Activity |
Answer these from the account of Austen:
1. In which city did Austen live on the streets after running away?
2. What list did the police place him on?
3. Why did the Queensland Redress scheme give him no result?

Page text |
In the mid-70s, Austen was sent to live with a relative in Victoria, after which he was sexually abused in another government-run facility. ‘It first started with a group of boys, first night I was there’, he said. ‘It seemed to be something that was happening between younger newer boys … It was rampant.’ Austen was also raped by at least two male officers he described as ‘sexually aggressive’. He remembers losing his temper in the kitchen and he ‘just hit out’ before doing another runner.

Barely in his teens, Austen ran away and lived on the streets of Melbourne where he was ‘groomed … into male prostitution’.

‘I suppose after a while it got to a point where it just became normal’, he said. He never caught the men slipping him anything, but knew from how he felt the next morning that some of them must have drugged him.

Austen ‘smoked some marijuana and tried the odd pill’, but avoided hard drugs for fear of what might happen if he lost control of himself. He did however rely on alcohol, went to AA in his mid-teens, and had his movements restricted when the police placed him on a ‘non-drinking list’.

By his mid-teens, Austen had left care and was living away from home. He shoplifted and broke into houses, and spent time in both juvenile and adult prisons. On occasions his overlapping probation and parole conditions disrupted his laboring jobs and traineeships so that he couldn’t see them through.

Austen later reported the abuse to the institutions and police. He went to lawyers and even called Parliament House. However, it was a case of ‘a too hard basket’, or ‘the victim line’s down there, hop in it’. He also had no joy with the Queensland Redress scheme because ‘they found no paperwork … nothing, not a single piece of paper’.

Dataset excerpts |
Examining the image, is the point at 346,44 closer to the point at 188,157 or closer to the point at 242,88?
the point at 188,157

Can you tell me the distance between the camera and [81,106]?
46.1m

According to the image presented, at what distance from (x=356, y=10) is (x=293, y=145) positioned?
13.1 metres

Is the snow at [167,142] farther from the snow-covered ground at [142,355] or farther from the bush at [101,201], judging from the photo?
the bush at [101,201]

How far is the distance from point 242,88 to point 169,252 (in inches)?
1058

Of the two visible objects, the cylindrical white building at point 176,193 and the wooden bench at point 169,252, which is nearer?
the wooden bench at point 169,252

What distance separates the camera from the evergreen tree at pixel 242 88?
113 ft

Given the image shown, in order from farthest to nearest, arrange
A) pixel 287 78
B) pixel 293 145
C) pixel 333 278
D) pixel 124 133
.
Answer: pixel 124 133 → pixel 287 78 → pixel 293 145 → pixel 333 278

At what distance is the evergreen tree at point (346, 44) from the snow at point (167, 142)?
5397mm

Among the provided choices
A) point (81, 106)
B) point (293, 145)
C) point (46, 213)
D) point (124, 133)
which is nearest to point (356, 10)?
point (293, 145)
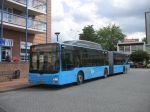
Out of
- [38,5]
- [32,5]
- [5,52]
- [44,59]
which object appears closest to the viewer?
[44,59]

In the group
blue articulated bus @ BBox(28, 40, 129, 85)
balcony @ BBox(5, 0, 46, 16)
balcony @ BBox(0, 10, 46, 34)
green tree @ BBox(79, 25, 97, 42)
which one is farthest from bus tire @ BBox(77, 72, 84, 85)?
green tree @ BBox(79, 25, 97, 42)

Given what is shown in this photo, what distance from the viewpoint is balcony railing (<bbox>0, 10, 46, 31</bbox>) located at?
25.0 metres

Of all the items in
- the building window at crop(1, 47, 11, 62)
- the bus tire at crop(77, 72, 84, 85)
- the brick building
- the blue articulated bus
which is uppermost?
the brick building

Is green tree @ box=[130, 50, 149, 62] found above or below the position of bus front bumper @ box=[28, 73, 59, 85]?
above

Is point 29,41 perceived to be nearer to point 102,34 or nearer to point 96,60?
point 96,60

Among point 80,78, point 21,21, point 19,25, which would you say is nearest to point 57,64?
point 80,78

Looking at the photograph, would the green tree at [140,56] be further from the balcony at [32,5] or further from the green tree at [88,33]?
the balcony at [32,5]

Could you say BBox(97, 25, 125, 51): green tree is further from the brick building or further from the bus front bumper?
the bus front bumper

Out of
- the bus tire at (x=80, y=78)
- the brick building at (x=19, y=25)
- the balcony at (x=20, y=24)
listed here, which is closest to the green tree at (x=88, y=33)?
the brick building at (x=19, y=25)

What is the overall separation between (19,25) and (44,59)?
447 inches

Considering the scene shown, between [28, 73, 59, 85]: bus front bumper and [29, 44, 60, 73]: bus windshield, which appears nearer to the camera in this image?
[28, 73, 59, 85]: bus front bumper

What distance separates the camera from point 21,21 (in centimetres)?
2681

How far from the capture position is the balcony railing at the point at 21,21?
25.0 metres

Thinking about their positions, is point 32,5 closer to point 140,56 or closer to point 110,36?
point 140,56
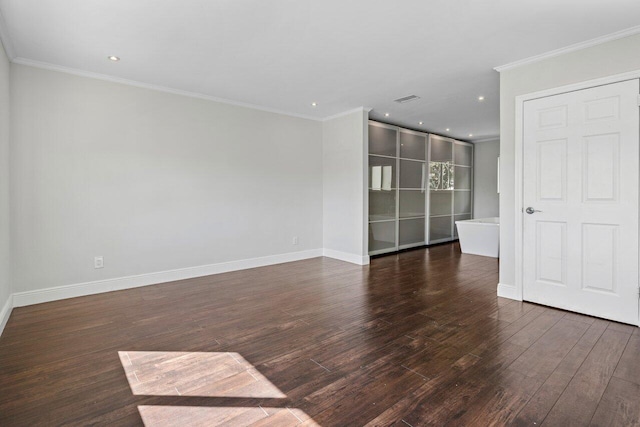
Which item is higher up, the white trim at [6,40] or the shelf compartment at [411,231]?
the white trim at [6,40]

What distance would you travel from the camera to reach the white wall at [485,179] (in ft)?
25.5

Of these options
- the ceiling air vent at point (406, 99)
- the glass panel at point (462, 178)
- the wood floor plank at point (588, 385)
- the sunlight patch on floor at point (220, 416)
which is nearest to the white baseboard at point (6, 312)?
the sunlight patch on floor at point (220, 416)

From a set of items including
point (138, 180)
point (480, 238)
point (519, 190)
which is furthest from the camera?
point (480, 238)

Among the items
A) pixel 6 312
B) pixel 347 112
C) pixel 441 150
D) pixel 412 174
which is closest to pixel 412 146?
pixel 412 174

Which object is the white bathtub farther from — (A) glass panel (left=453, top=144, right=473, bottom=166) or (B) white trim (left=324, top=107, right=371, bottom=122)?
(B) white trim (left=324, top=107, right=371, bottom=122)

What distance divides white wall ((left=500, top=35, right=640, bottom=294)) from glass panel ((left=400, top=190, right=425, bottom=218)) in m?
2.87

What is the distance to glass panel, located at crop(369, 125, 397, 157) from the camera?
5656 mm

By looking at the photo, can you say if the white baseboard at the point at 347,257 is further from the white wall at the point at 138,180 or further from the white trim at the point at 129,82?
the white trim at the point at 129,82

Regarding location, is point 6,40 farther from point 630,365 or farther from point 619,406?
point 630,365

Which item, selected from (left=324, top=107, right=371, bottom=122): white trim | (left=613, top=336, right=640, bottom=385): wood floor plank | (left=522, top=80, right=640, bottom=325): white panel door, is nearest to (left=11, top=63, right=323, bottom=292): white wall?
(left=324, top=107, right=371, bottom=122): white trim

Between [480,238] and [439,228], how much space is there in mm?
1501

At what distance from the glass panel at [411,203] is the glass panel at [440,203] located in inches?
14.0

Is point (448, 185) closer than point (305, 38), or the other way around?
point (305, 38)

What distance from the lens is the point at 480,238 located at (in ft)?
19.2
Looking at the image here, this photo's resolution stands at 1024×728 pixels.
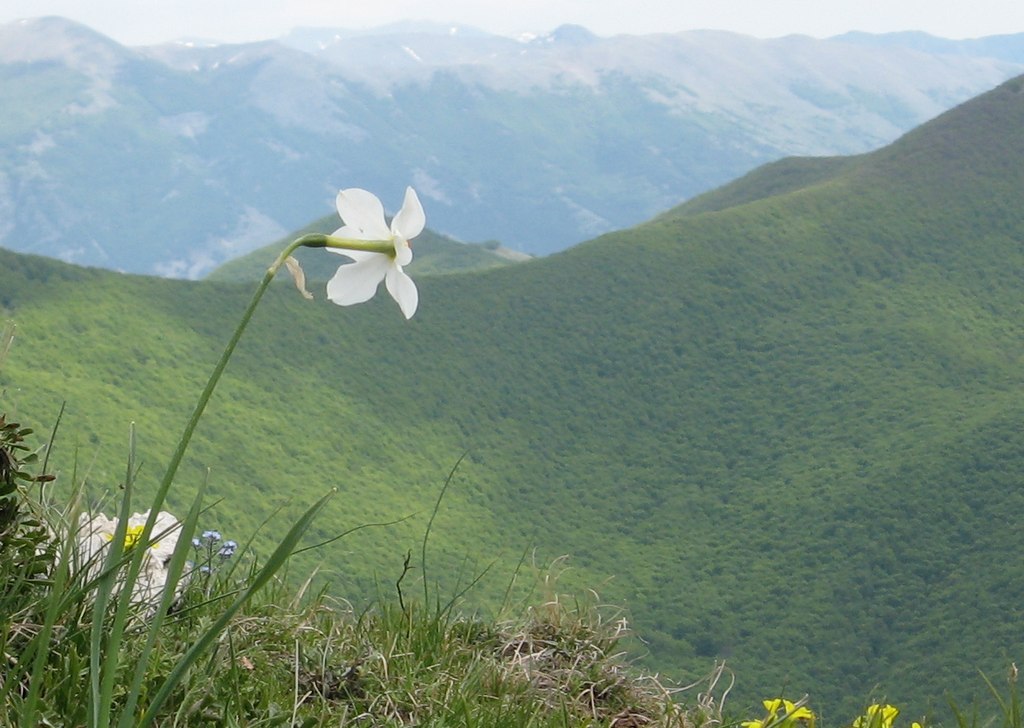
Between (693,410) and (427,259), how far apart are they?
22045 mm

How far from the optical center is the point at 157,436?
24797 mm

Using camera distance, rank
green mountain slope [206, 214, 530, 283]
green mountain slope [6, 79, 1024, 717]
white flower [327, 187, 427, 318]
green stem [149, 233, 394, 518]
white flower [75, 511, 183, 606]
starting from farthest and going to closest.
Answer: green mountain slope [206, 214, 530, 283] → green mountain slope [6, 79, 1024, 717] → white flower [75, 511, 183, 606] → white flower [327, 187, 427, 318] → green stem [149, 233, 394, 518]

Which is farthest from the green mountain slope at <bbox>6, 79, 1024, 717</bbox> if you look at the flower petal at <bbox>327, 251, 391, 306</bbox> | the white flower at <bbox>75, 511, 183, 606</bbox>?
the flower petal at <bbox>327, 251, 391, 306</bbox>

Expected answer |
1. Melbourne.
2. A "non-drinking list."
3. Because "they found no paperwork … nothing, not a single piece of paper."